--- Requirements ---
Turn everything below from the line containing "How far from the shooting" down to the line containing "3. (x=118, y=95)" into a JSON list of strings, one string per line, with blank lines left out. Include only the lines in that stretch of the entries, counting both end lines.

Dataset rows
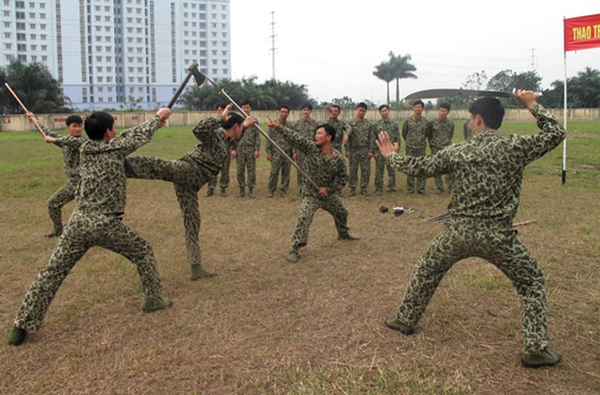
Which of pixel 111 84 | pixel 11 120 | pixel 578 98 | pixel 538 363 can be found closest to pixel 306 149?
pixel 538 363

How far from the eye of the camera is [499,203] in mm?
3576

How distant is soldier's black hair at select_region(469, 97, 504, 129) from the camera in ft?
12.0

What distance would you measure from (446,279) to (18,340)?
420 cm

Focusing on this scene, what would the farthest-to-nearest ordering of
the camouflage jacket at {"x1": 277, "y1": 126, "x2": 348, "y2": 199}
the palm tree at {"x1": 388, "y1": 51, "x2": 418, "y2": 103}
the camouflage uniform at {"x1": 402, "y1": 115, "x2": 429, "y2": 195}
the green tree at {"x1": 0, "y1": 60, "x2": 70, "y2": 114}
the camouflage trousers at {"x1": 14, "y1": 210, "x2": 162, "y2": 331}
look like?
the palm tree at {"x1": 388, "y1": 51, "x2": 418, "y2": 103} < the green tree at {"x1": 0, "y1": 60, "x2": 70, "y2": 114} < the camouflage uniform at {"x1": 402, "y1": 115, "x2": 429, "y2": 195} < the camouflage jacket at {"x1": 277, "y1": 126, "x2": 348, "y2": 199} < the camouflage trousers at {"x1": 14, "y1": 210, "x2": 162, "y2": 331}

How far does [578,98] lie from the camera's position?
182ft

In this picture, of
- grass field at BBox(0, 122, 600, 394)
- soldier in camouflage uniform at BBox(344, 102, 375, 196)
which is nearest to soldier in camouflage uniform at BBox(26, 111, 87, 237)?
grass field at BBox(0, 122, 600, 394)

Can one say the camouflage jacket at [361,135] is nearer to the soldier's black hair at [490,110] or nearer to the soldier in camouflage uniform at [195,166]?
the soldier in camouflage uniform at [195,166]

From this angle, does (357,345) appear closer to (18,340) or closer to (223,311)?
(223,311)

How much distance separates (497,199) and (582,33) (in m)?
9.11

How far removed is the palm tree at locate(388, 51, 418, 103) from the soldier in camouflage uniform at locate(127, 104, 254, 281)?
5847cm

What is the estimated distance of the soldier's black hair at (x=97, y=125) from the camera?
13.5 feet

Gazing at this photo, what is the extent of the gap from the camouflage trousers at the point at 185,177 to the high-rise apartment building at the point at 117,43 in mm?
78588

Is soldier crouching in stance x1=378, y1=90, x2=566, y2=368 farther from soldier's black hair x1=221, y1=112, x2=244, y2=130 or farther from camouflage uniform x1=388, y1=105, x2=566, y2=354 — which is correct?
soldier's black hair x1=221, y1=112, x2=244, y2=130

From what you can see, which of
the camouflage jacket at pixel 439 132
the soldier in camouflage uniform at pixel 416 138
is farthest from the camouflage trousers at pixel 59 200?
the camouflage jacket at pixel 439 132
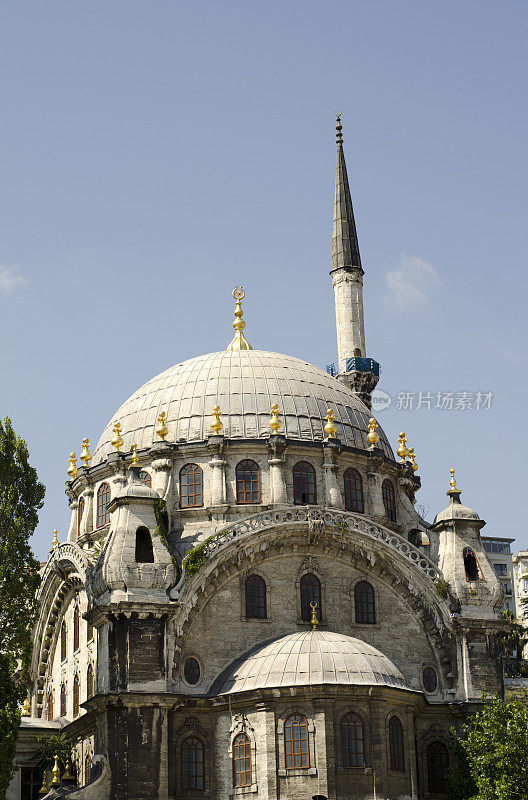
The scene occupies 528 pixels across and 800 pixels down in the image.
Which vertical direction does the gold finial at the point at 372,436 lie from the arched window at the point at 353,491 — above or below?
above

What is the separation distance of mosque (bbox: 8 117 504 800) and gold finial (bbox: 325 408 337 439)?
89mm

==

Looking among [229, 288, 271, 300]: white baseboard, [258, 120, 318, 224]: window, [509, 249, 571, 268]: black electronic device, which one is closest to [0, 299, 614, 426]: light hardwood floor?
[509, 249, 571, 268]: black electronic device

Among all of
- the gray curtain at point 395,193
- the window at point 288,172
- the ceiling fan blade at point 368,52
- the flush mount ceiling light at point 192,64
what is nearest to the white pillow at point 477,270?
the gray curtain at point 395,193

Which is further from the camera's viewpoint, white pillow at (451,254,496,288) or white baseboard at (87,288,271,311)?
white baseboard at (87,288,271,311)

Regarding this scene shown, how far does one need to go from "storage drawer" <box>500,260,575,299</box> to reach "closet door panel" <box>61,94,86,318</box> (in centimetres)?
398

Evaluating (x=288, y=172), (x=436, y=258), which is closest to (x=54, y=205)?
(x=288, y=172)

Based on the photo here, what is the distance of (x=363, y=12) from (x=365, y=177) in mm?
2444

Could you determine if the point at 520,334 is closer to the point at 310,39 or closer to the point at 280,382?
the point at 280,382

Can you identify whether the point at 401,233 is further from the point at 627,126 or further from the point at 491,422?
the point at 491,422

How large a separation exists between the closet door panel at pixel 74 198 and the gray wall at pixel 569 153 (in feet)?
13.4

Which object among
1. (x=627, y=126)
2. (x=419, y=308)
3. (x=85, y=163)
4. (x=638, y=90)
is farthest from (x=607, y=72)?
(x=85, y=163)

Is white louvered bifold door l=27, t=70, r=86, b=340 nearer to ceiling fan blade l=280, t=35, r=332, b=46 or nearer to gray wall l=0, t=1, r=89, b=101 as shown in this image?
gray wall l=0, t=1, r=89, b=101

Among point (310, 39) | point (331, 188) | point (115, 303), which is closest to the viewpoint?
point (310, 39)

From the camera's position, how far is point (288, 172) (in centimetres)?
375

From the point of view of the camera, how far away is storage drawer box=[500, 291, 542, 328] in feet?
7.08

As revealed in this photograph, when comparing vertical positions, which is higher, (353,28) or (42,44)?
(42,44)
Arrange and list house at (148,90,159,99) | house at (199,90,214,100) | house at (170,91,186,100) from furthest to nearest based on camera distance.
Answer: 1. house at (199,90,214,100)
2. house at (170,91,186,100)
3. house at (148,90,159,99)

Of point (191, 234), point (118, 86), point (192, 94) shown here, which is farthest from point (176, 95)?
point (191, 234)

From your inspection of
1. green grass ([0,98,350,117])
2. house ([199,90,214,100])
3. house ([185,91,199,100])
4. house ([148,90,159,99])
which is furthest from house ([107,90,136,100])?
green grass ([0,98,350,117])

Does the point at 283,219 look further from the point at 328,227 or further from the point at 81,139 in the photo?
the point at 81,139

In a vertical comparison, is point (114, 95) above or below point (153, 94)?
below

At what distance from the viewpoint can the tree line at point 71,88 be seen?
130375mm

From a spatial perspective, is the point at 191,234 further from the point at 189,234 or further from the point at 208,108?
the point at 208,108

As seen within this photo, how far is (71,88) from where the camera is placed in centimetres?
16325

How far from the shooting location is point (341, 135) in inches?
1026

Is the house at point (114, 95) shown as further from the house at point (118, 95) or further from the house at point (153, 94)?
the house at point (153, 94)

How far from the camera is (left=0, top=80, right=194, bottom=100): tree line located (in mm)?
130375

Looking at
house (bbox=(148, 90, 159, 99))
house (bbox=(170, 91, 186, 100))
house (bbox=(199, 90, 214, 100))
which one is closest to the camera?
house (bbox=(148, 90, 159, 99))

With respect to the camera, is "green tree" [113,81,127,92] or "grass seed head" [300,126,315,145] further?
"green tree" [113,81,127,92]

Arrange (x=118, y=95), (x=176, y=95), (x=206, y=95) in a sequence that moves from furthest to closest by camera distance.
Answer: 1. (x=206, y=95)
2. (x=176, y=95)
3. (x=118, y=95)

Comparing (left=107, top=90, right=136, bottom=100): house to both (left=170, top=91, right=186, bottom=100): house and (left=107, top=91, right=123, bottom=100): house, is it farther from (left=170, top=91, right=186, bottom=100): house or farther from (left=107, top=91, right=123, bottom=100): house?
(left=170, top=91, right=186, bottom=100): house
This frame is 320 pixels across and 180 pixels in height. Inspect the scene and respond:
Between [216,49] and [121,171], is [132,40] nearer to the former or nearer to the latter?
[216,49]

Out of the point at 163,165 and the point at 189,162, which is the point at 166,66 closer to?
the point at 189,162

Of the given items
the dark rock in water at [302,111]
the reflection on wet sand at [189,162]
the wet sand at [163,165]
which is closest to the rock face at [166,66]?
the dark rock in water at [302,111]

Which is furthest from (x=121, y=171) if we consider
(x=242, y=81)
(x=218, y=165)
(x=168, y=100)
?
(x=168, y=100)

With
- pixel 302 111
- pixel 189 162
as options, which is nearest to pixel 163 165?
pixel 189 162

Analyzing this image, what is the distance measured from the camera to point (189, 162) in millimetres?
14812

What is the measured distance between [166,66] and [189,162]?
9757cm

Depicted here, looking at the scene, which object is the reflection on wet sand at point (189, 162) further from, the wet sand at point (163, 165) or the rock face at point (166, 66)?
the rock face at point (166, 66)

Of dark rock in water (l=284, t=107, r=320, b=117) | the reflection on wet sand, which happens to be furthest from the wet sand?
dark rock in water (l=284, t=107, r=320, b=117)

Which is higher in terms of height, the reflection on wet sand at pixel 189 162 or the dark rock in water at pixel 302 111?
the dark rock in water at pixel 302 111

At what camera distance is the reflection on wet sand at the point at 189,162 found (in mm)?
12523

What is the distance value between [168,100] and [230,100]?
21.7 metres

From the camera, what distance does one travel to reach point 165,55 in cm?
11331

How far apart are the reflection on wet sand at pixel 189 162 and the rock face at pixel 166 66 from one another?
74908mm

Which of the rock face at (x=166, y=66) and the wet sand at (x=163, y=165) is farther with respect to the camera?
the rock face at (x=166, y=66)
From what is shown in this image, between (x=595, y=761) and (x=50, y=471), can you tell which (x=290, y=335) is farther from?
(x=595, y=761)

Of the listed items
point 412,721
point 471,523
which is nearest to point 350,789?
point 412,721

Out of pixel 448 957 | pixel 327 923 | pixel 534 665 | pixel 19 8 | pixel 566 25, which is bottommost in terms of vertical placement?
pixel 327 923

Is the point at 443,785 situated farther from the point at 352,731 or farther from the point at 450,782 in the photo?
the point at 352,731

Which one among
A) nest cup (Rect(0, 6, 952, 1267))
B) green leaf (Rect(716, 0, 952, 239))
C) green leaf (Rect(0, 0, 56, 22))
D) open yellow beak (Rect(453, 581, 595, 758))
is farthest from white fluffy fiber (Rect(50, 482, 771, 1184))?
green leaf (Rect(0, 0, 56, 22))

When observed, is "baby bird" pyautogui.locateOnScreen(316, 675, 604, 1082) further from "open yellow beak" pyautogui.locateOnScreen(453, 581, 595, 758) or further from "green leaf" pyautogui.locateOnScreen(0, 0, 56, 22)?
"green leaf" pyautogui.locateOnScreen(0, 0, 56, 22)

* * *

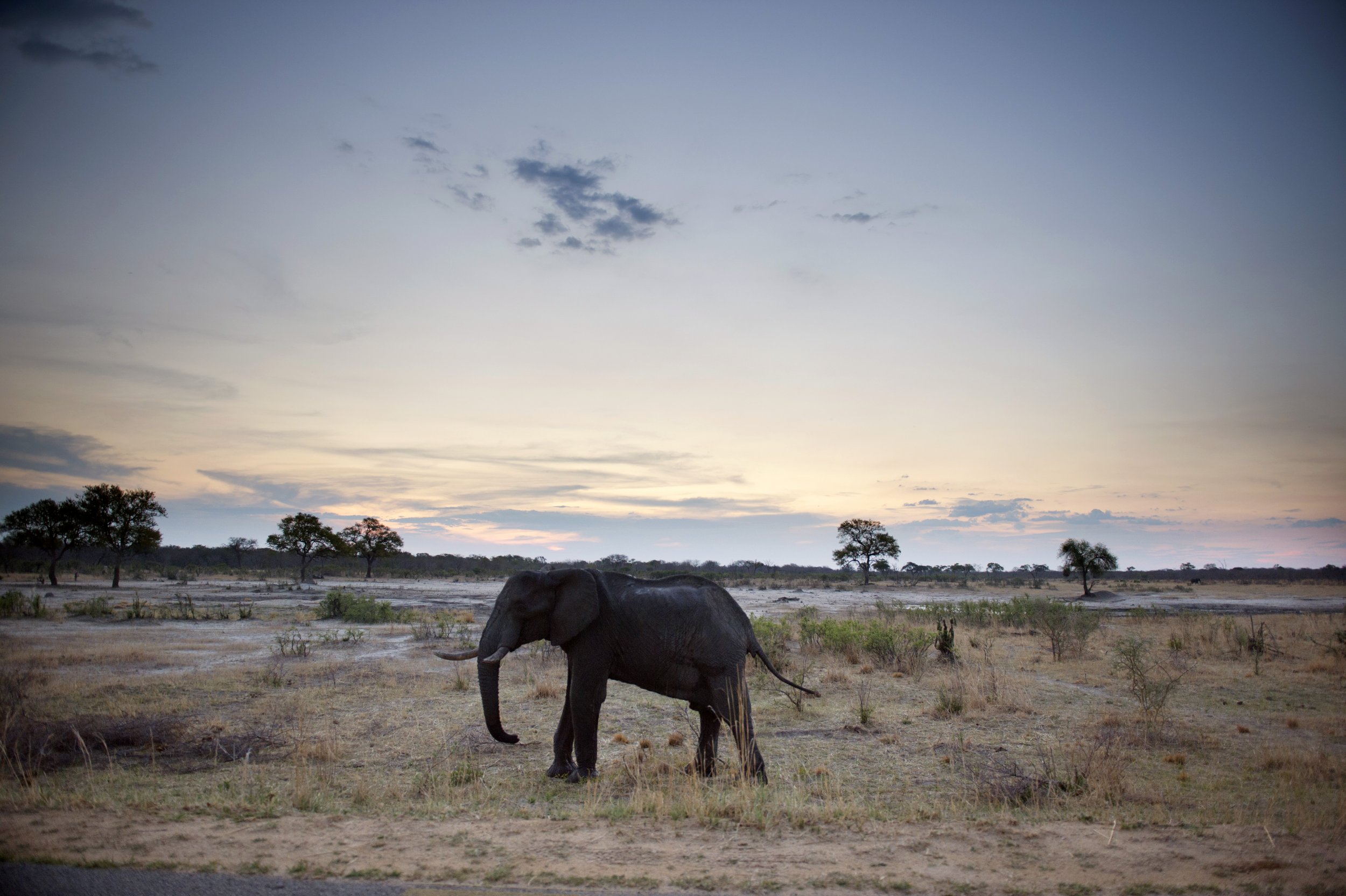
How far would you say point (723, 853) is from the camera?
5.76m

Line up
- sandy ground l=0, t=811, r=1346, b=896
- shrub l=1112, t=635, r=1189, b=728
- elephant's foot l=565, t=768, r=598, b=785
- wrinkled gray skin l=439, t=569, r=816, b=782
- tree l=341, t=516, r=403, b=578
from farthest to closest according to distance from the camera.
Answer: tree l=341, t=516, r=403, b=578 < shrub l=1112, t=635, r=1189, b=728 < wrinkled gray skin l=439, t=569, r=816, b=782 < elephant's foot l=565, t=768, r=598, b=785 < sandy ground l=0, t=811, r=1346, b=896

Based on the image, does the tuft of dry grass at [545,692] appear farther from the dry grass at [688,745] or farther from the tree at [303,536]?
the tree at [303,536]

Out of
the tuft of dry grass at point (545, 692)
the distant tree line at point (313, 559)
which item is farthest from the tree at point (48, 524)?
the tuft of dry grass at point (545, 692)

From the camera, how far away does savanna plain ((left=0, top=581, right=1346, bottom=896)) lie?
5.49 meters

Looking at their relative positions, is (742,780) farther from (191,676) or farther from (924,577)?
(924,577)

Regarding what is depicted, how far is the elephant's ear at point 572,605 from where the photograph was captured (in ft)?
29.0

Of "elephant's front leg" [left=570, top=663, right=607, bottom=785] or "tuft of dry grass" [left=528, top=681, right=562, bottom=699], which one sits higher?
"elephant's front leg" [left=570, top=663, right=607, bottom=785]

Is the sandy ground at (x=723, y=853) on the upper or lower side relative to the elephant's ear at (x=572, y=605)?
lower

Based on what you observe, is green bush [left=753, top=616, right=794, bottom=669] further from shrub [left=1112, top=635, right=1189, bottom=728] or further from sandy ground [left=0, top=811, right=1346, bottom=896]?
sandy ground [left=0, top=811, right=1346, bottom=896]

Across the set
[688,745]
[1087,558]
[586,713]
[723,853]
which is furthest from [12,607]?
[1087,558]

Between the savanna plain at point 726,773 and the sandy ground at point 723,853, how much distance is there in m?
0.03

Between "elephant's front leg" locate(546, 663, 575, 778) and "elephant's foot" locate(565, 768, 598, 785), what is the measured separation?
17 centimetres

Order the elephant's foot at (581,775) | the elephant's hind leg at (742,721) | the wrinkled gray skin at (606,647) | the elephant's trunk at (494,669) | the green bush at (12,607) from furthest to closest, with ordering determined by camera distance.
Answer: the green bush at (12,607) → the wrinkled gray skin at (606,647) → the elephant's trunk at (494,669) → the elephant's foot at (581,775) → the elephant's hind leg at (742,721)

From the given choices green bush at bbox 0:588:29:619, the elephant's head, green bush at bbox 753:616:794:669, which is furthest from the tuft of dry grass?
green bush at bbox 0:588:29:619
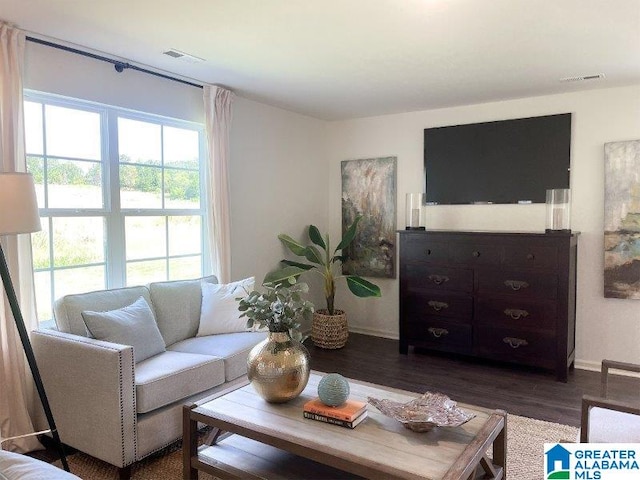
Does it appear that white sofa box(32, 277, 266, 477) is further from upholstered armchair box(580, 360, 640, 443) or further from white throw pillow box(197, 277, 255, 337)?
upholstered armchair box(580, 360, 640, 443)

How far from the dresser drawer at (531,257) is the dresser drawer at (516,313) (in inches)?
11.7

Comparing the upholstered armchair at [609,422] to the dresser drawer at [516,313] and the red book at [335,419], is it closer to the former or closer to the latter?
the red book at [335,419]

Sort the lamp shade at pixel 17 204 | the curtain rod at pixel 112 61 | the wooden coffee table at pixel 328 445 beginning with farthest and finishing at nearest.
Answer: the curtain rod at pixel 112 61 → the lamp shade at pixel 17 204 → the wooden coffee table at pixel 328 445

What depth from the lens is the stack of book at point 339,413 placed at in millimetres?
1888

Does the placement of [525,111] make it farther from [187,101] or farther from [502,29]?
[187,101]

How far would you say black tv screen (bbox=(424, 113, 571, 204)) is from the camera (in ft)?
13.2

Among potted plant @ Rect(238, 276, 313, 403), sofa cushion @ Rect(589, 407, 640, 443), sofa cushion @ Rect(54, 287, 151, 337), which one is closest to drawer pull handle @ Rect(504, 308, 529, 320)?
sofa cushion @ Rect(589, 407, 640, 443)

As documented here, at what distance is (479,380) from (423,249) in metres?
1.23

--- Right answer ---
[
  "How far from the shooting location is point (341, 135) in inches?",
  "1026",
  "Is the house at point (114, 95) shown as further from the house at point (118, 95) or further from the house at point (153, 94)?",
  "the house at point (153, 94)",
  "How far from the camera is (left=0, top=80, right=194, bottom=100): tree line located (in mm)?",
  "130375",
  "Looking at",
  "house (bbox=(148, 90, 159, 99))",
  "house (bbox=(170, 91, 186, 100))",
  "house (bbox=(199, 90, 214, 100))",
  "which one is closest to the camera?",
  "house (bbox=(148, 90, 159, 99))",
  "With respect to the camera, is \"green tree\" [113,81,127,92] or \"grass seed head\" [300,126,315,145] further?",
  "\"green tree\" [113,81,127,92]",
  "Arrange (x=118, y=95), (x=176, y=95), (x=206, y=95) in a sequence that moves from furthest to closest by camera distance.",
  "Answer: 1. (x=206, y=95)",
  "2. (x=176, y=95)",
  "3. (x=118, y=95)"
]